Kuwait (Reuters) - Saudi Arabia's oil minister said on Sunday the market was oversupplied and the kingdom had reduced output, sending a the strongest signal yet that OPEC may not boost output in June to quell soaring oil prices.
Consumers have urged the exporters' group to add supply to halt the rally in oil prices that has taken crude to its highest level in 2 1/2 years amid unrest in North Africa and the Middle East, but OPEC members say there is little they can do to bring prices down.
"The market is overbalanced ... Our production in February was 9.125 million barrels per day (bpd), in March it was 8.292 million bpd. In April we don't know yet, probably a little higher than March. The reason I gave you these numbers is to show you that the market is oversupplied," Naimi told reporters.

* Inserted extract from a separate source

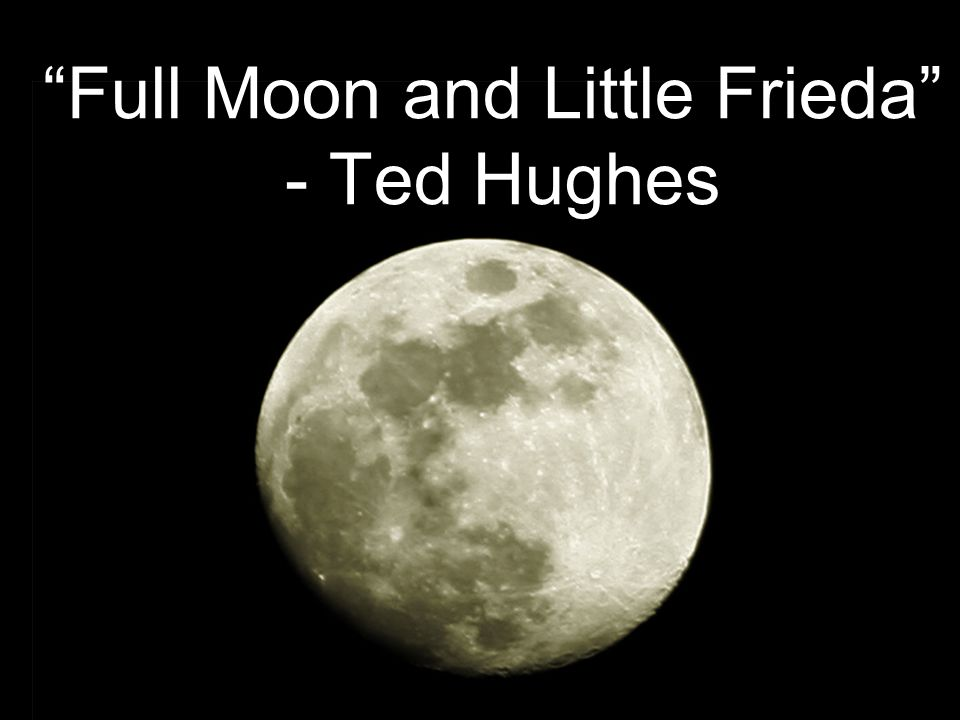 full moon and little frieda by ted hughes summary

Two Saudi-based industry sources told Reuters last week the kingdom had cut production.
Naimi's words, echoed later on Sunday by his counterpart from the United Arab Emirates, are the clearest indications yet that the group is unconvinced there is a need for more oil despite the civil war that has slashed Libyan output and expectations Japanese oil demand will rise as it scrambles to rebuild its earthquake-shattered electricity grid.
"These statements underscore the breadth of the security premium currently in (oil) prices. Overall supplies are sufficient," said John Kilduff of energy hedge fund Again Capital. "As we've seen in the past, however, a well-supplied market is not always a barrier to very high prices."

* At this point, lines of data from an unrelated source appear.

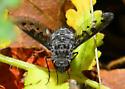 Silverado Bee Fly A - Anthrax varicolor
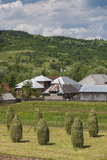 Romania  Maramures Region  Rona de Jos  Village View with Haystacks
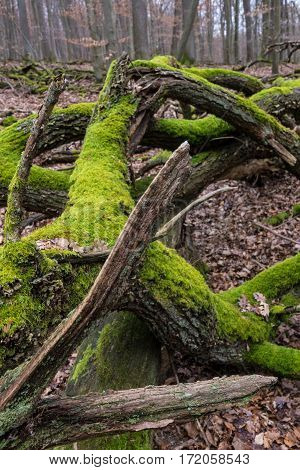 Moss grows on the darker side of trees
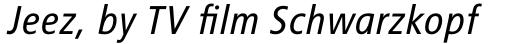 FF Transit Back Neg OT Italic sample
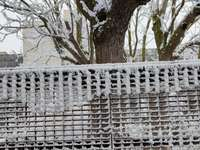 Rete fissa congelata in Zamora-Spagna.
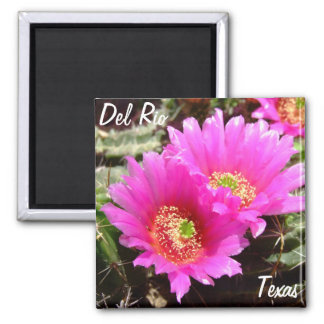 Flor rosada del cactus de los recuerdos de Del Río Imán Cuadrado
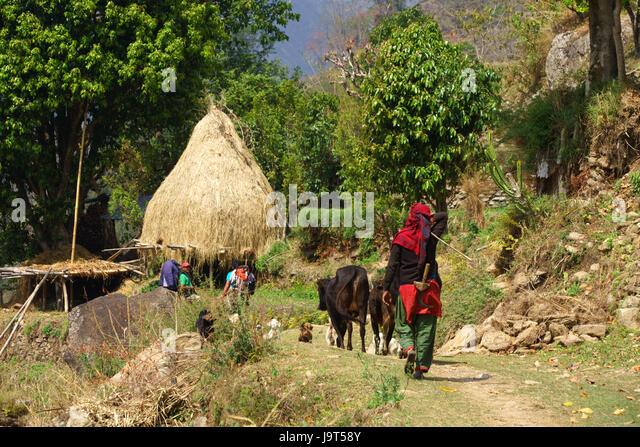 Einheimische Frau Rinder auf den Annapurna Circuit Betweeen Lili Bhir und Ghermu führt. Stockbild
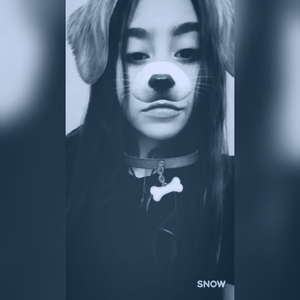 Bambi_B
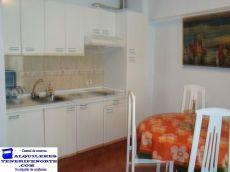 Alquiler aprtamento 1 habitacion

Naimi declined to comment on the current price of crude.
Oil prices fell early last week after Goldman Sachs warned high prices may be eroding demand, but rebounded on signs of renewed health in the U.S. economy on Friday.

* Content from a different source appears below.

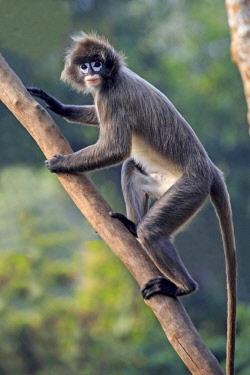 HMS2653605 India, Tripura state, Phayre's leaf monkey or Phayre's langur (Trachypithecus phayrei)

Nobuo Tanaka, the head of the International Energy Agency, which represents oil importers' interests that warned last week high prices were cutting into oil demand, stopped short of saying OPEC needed to boost output, but suggested the group be more flexible in its thinking about supply.
"The market is getting tighter and if it is tighter the price may go up, which may have a negative impact to economic growth," Tanaka told reporters.
Unrest in North Africa and the Middle East has left Saudi Arabia and other Gulf nations nervous of political unrest. The kingdom has promised nearly $93 billion in handouts to its citizens to keep them happy, making a sharp fall in oil prices a major risk for its budget.
Saudi Arabia and some other OPEC members unilaterally boosted oil production after the March uprising against Libyan leader Muammar Gaddafi shut down the bulk of the North African OPEC member's oil industry but weak demand for the additional production appears to have prompted the reduction in output.
Naimi said Saudi Arabia had sold 2 million barrels of a special blend of crude that tried to replicate the high quality Libyan barrels lost. Demand for the blend has been tepid, according to oil traders.